Not on Ilion’s or Latium’s
plains; on far other plains and places henceforth
can noble deeds be now done. Not on Ilion’s
plains; how much less in Mayfair’s drawingrooms!
Not in victory over poor brother French or Phrygians;
but in victory over Frost-joetuns, Marsh-giants, over
demons of Discord, Idleness, Injustice, Unreason, and
Chaos come again. None of the old Epics is longer
possible. The Epic of French and Phrygians was
comparatively a small Epic: but that of Flirts
and Fribbles, what is that? A thing that vanishes
at cock-crowing, that already begins to
scent the morning air! Game-preserving Aristocracies,
let them ‘bush’ never so effectually, cannot
escape the Subtle Fowler. Game seasons will be
excellent, and again will be indifferent, and by and
by they will not be at all. The Last Partridge
of England, of an England where millions of men can
get no corn to eat, will be shot and ended. Aristocracies
with beards on their chins will find other work to
do than amuse themselves with trundling-hoops.

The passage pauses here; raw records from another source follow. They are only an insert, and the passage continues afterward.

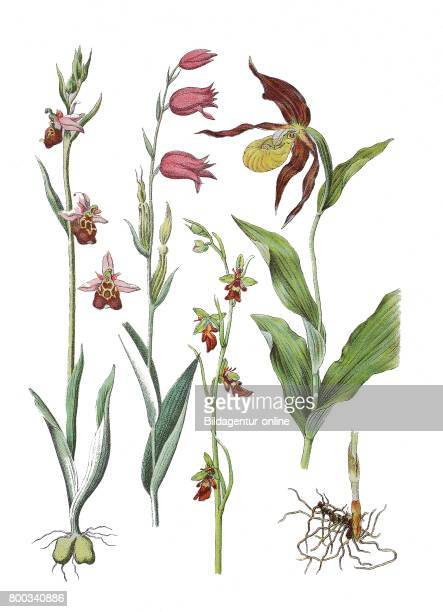 Late spiderorchid Ophrys holoserica Greut Syn Ophrys fuciflora Red Helleborine Cephalanthera rubra fly orchid Ophrys insectifera lady'sslipper orchid...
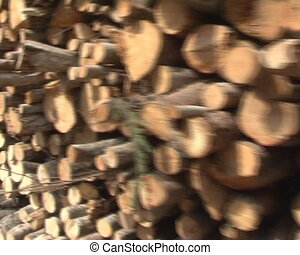 walking imitation logs - walking imitation near stack of...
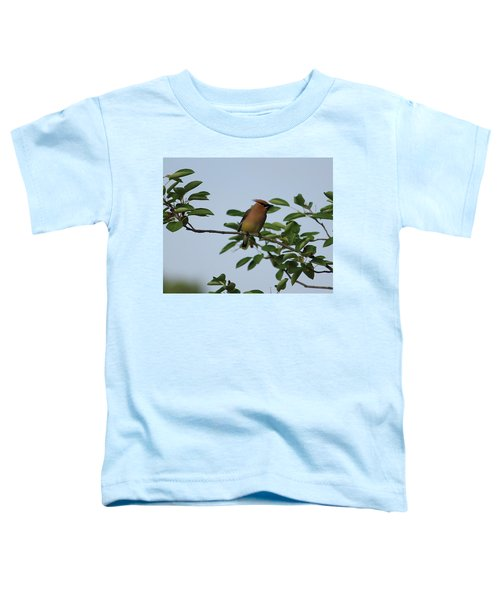 Cedar Waxwing Profile Toddler T-Shirt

But it is to you, ye Workers, who
do already work, and are as grown men, noble and honourable
in a sort, that the whole world calls for new work
and nobleness. Subdue mutiny, discord, wide-spread
despair, by manfulness, justice, mercy and wisdom.

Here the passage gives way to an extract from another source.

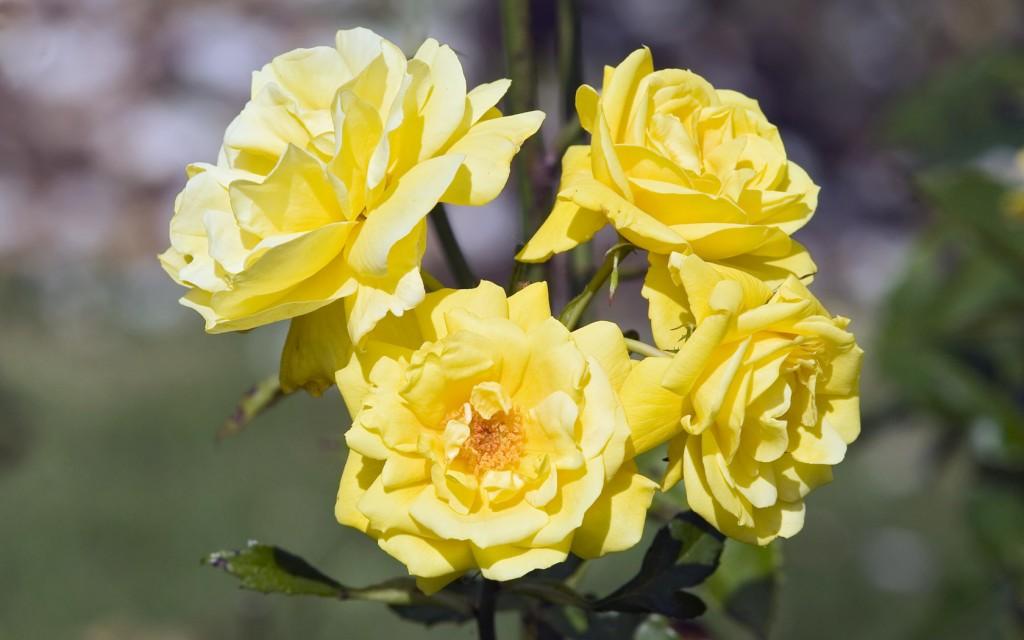 Tải ảnh hoa hồng vàng đẹp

Chaos is dark, deep as Hell; let light be, and there
is instead a green flowery World. Oh, it is great,
and there is no other greatness. To make some
nook of God’s Creation a little fruitfuller,
better, more worthy of God; to make some human hearts
a little wiser, manfuler, happier, more
blessed, less accursed! It is work for a God.
Sooty Hell of mutiny and savagery and despair can,
by man’s energy, be made a kind of Heaven; cleared
of its soot, of its mutiny, of its need to mutiny;
the everlasting arch of Heaven’s azure overspanning
it too, and its cunning mechanisms and tall
chimney-steeples, as a birth of Heaven; God and all
men looking on it well pleased.
Unstained by wasteful deformities,
by wasted tears or heart’s-blood of men, or
any defacement of the Pit, noble fruitful Labour, growing
ever nobler, will come forth, the grand
sole miracle of Man; whereby Man has risen from the
low places of this Earth, very literally, into divine
Heavens. Ploughers, Spinners, Builders; Prophets,
Poets, Kings; Brindleys and Goethes, Odins and
Arkwrights; all martyrs, and noble men, and gods are
of one grand Host; immeasurable; marching ever forward
since the beginnings of the World. The enormous,
all-conquering, flame-crowned Host, noble every soldier
in it; sacred, and alone noble. Let him who is
not of it hide himself; let him tremble for himself.
Stars at every button cannot make him noble; sheaves
of Bath-garters, nor bushels of Georges; nor any other
contrivance but manfully enlisting in it, valiantly
taking place and step in it. O Heavens, will
he not bethink himself; he too is so needed in the
Host! It were so blessed, thrice-blessed, for
himself and for us all! In hope of the Last Partridge,
and some Duke of Weimar among our English Dukes, we
will be patient yet a while.
’The Future hides in
it
Gladness and sorrow;
We press still thorow,
Nought that abides in it
Daunting us, onward.’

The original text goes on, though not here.